Rural and critical-access hospitals were among the biggest winners last week when the CMS issued final inpatient regulations for 2005 that set Medicare rates for the coming year and dole out money from last year's Medicare reform law.
Officially, payments to hospitals that reported quality data to the CMS by Aug. 1 will increase 3.3% next year; hospitals that did not submit data will receive a 2.9% increase. The rate changes implement a provision of the Medicare law that ties a full inflationary pay increase to hospitals' participation in the voluntary quality-reporting initiative.
"For the first time, Medicare is paying hospitals for performance and it is working," CMS Administrator Mark McClellan told reporters last week. Taken in its entirety, the inpatient regulation will increase payments to urban hospitals by an average of 5.7% in 2005. Rural hospitals will see an average 6.2% bump, McClellan said.
In fiscal 2005, Medicare payments to 3,900 acute-care hospitals will reach approximately $105 billion, up from $100 billion this year, according to the CMS. Next year is the first during which rural hospitals will begin receiving some
$25 billion set aside in the Medicare reform law to boost their payments over the next 10 years.

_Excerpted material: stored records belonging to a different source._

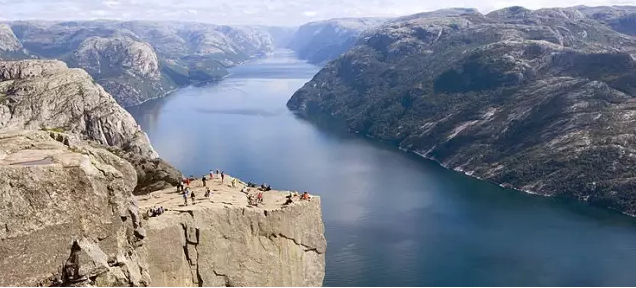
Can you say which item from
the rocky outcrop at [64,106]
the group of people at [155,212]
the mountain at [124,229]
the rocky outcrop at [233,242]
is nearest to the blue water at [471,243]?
the rocky outcrop at [64,106]

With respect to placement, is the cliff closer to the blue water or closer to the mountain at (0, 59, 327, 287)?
the mountain at (0, 59, 327, 287)

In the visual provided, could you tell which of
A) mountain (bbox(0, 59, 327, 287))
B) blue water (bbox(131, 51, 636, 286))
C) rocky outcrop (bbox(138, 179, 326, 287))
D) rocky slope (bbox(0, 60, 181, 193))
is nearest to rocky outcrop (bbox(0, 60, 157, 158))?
rocky slope (bbox(0, 60, 181, 193))

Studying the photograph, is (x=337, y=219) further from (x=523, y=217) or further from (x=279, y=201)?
(x=279, y=201)

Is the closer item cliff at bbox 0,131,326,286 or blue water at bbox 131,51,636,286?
cliff at bbox 0,131,326,286

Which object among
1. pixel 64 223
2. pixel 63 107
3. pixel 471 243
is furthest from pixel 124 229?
pixel 63 107

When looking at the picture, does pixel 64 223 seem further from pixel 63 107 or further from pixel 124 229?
pixel 63 107

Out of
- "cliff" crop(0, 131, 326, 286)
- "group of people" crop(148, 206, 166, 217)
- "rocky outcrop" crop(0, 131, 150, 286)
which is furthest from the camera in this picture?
"group of people" crop(148, 206, 166, 217)
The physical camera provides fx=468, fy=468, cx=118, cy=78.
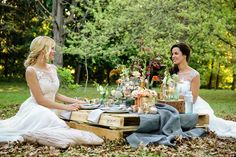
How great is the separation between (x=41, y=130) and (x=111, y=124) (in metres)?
0.95

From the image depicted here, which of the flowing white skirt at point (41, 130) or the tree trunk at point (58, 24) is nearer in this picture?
the flowing white skirt at point (41, 130)

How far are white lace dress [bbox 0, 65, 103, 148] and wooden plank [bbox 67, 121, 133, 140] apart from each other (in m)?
0.22

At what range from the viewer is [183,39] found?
16.2 metres

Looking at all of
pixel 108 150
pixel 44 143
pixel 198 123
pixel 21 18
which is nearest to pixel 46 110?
pixel 44 143

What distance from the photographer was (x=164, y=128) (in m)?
6.58

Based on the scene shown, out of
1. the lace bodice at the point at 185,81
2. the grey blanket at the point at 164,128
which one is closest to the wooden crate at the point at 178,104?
the grey blanket at the point at 164,128

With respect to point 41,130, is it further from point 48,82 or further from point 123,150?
point 123,150

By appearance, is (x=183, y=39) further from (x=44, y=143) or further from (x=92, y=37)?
(x=44, y=143)

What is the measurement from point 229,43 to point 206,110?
9195 millimetres

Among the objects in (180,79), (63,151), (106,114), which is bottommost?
(63,151)

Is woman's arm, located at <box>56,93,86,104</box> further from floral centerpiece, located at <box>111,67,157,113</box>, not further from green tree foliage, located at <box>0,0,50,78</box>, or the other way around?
green tree foliage, located at <box>0,0,50,78</box>

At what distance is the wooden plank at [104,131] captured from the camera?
640 cm

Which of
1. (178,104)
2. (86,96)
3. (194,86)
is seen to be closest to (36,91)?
(178,104)

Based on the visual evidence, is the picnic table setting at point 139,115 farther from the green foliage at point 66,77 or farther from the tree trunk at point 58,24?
the tree trunk at point 58,24
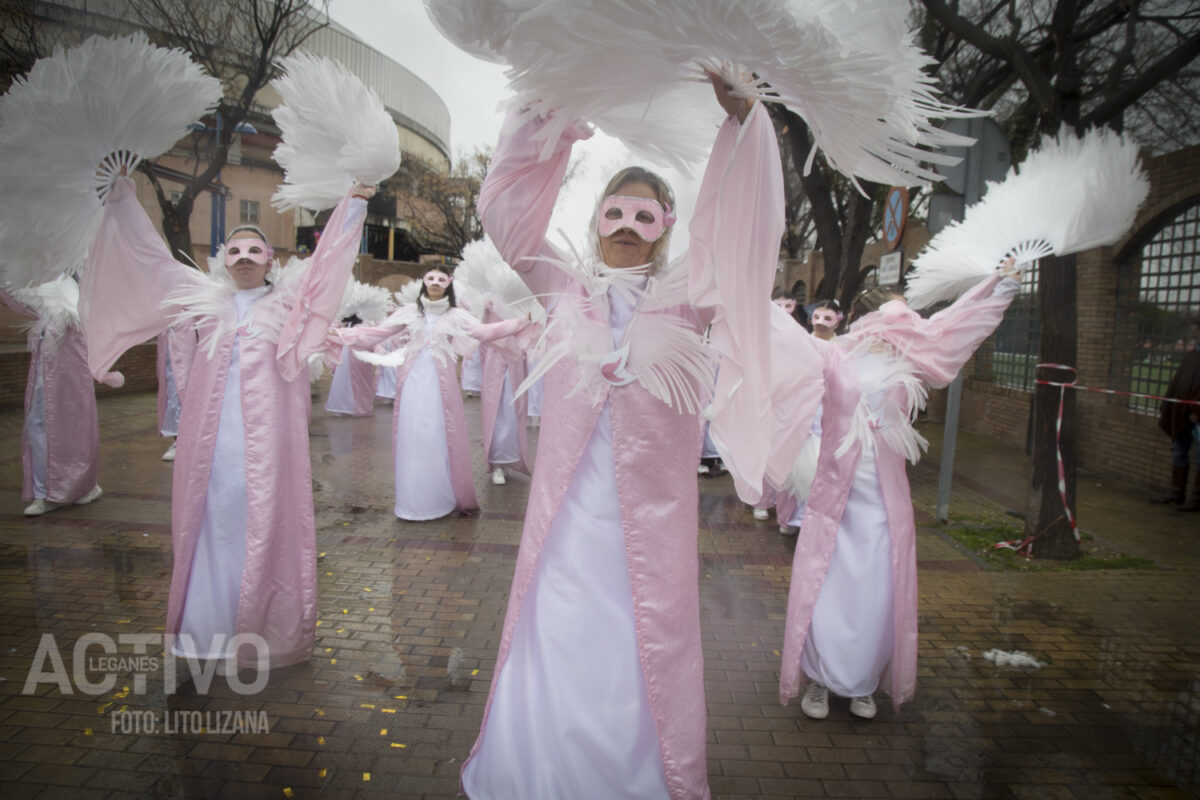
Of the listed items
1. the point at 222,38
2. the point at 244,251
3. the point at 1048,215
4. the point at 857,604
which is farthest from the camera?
the point at 222,38

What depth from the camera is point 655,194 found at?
97.1 inches

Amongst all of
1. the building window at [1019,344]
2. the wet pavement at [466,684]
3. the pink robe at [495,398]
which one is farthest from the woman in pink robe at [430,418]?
the building window at [1019,344]

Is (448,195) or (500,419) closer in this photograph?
(500,419)

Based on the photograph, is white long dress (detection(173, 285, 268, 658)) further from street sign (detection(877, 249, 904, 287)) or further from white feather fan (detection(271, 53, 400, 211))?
street sign (detection(877, 249, 904, 287))

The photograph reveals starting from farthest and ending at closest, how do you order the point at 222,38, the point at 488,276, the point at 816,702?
the point at 222,38 → the point at 488,276 → the point at 816,702

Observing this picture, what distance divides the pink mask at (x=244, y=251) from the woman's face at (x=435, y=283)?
3181 millimetres

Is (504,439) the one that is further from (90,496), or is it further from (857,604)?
(857,604)

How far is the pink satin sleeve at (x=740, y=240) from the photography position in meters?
1.89

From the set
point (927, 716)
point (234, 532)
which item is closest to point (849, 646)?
point (927, 716)

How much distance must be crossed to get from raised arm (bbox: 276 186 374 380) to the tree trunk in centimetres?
544

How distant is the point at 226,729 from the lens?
3.21m

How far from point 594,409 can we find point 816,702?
7.17ft

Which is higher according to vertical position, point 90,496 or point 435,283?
point 435,283

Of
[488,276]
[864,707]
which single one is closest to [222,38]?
[488,276]
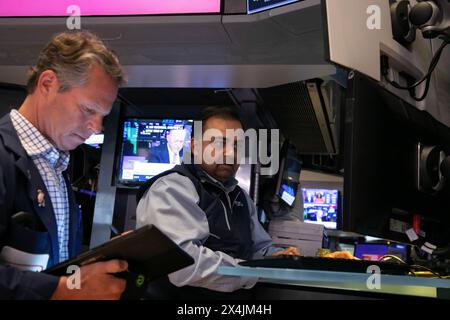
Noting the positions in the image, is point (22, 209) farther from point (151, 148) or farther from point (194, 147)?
point (151, 148)

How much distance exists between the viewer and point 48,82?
137 centimetres

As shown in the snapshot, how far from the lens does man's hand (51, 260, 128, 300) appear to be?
101 centimetres

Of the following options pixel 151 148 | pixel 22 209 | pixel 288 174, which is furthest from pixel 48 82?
pixel 288 174

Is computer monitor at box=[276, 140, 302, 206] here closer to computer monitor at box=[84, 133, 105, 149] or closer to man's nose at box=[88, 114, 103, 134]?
computer monitor at box=[84, 133, 105, 149]

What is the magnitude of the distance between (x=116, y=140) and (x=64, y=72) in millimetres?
2772

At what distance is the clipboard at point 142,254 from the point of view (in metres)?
0.92

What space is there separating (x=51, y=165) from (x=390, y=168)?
983mm

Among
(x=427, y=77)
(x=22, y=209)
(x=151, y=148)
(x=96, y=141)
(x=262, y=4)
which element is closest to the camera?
(x=22, y=209)

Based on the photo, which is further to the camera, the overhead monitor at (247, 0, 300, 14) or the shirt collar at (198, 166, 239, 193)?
the shirt collar at (198, 166, 239, 193)

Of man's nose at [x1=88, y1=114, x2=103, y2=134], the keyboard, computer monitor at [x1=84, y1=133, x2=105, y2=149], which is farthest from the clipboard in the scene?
computer monitor at [x1=84, y1=133, x2=105, y2=149]

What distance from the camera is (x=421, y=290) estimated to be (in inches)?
47.3

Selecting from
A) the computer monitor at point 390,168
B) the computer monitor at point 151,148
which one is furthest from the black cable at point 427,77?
the computer monitor at point 151,148

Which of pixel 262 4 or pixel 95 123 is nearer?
pixel 95 123

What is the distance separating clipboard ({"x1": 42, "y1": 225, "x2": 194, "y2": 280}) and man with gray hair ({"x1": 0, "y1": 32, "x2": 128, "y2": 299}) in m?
0.04
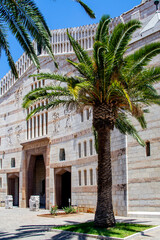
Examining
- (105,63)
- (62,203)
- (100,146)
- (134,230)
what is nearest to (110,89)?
(105,63)

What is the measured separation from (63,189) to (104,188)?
13.3 metres

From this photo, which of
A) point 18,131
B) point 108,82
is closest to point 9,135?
point 18,131

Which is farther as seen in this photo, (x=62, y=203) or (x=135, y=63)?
(x=62, y=203)

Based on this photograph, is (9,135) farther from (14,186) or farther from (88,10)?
(88,10)

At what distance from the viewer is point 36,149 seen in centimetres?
2564

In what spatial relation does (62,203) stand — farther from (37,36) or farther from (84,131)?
(37,36)

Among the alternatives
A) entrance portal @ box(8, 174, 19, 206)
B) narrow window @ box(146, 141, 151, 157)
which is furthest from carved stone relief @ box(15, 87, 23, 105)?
narrow window @ box(146, 141, 151, 157)

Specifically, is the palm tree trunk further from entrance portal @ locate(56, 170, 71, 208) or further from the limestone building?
entrance portal @ locate(56, 170, 71, 208)

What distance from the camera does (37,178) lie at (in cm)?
2883

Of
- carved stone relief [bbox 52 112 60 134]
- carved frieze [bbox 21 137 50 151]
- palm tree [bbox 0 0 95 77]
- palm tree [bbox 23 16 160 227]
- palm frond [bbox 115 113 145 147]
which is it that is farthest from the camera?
carved frieze [bbox 21 137 50 151]

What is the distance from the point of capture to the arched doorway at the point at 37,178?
26.5 metres

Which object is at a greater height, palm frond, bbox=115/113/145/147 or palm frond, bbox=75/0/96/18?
palm frond, bbox=75/0/96/18

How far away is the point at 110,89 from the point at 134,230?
203 inches

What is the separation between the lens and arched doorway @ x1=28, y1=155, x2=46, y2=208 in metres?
26.5
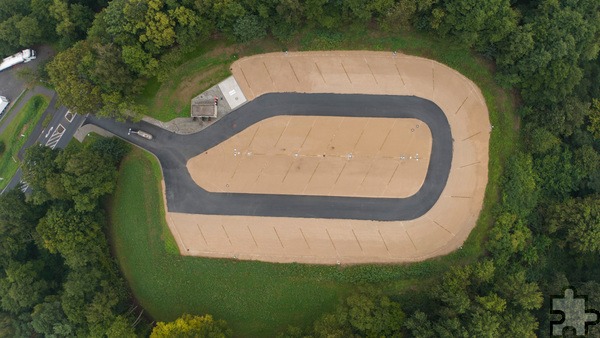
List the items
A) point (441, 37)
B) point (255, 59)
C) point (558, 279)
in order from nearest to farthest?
point (558, 279), point (441, 37), point (255, 59)

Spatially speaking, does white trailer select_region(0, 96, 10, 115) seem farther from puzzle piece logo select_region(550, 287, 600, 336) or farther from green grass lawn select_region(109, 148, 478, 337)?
puzzle piece logo select_region(550, 287, 600, 336)

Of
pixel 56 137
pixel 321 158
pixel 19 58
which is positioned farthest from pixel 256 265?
pixel 19 58

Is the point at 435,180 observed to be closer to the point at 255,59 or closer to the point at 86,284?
the point at 255,59

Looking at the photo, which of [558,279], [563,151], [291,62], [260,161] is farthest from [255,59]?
[558,279]

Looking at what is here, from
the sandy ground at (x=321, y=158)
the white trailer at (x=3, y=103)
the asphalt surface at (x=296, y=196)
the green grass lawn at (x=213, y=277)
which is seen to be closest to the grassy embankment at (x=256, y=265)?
the green grass lawn at (x=213, y=277)

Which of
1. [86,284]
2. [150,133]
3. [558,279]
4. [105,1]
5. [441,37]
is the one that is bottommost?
[558,279]
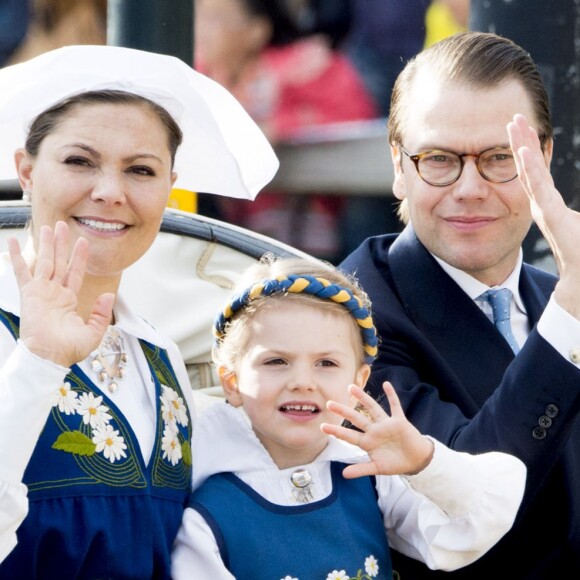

Under the regulation, effective Oct. 1, critical-access hospitals-which are reimbursed at 100% of costs instead of under a prospective payment system-will be allowed to designate up to 25 beds for acute or post-acute care. In a change from current policy, critical-access facilities, which serve mostly remote areas, will be able to set aside up to 10 beds for psychiatric and rehabilitation services and not have them counted against the overall 25-bed limit.
The final inpatient regulation also lowers the threshold required to qualify for Medicare outlier payments, which help hospitals offset the cost of the most expensive cases. In 2005, the threshold will be set at $25,800, down from the $31,000 in place now and the threshold of $35,085 that had been proposed in earlier versions of the regulations but were opposed by providers.
Tenet Healthcare Corp., which is facing a federal investigation into its outlier billing practices, expects no more than a "moderate impact on reimbursements" from the new threshold, a company spokesman said.